Study text ->
Segment Open

- Venue: National Stadium
- Location: Bangkok, Thailand
- Dates: 12 July (heats) 13 July (final)
- Nations: 9
- Winning time: 43.35

Medalists
| gold medal | Liang Xiaojing Wei Yongli Yuan Qiqi Ge Manqi | China |
| silver medal | Miu Kurashige Arisa Kimishima Remi Tsuruta Midori Mikase Shuri Aono* | Japan |
| bronze medal | Supawan Thipat Supanich Poolkerd On-Uma Chattha Athicha Petchakul | Thailand |

= 2023 Asian Athletics Championships – Women's 4 × 100 metres relay =

The women's 4 × 100 metres relay event at the 2023 Asian Athletics Championships was held on 12 and 13 July.

==Results==
===Heats===
Qualification rule: First 3 in each heat (Q) and the next 2 fastest (q) qualified for the final.

Segment Closed

Your goal ->
Answer these from the relay summary:
(a) At which venue was the event held?
(b) Which nation took the silver medal?
(c) How many finishers from each heat qualified automatically for the final?

Data below ->
Segment Open

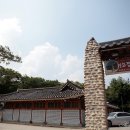 기와집 이미지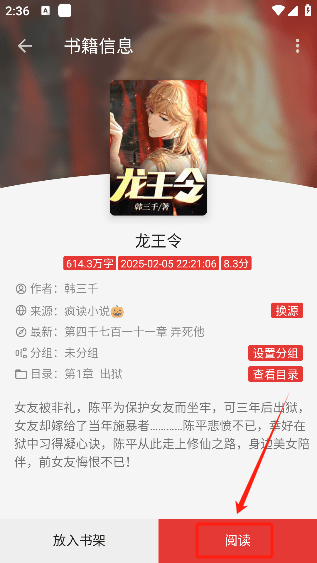 繁花小说app怎么查看书源-书源查看方法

Segment Closed

Response to this exercise ->
(a) National Stadium, in Bangkok, Thailand
(b) Japan
(c) The first 3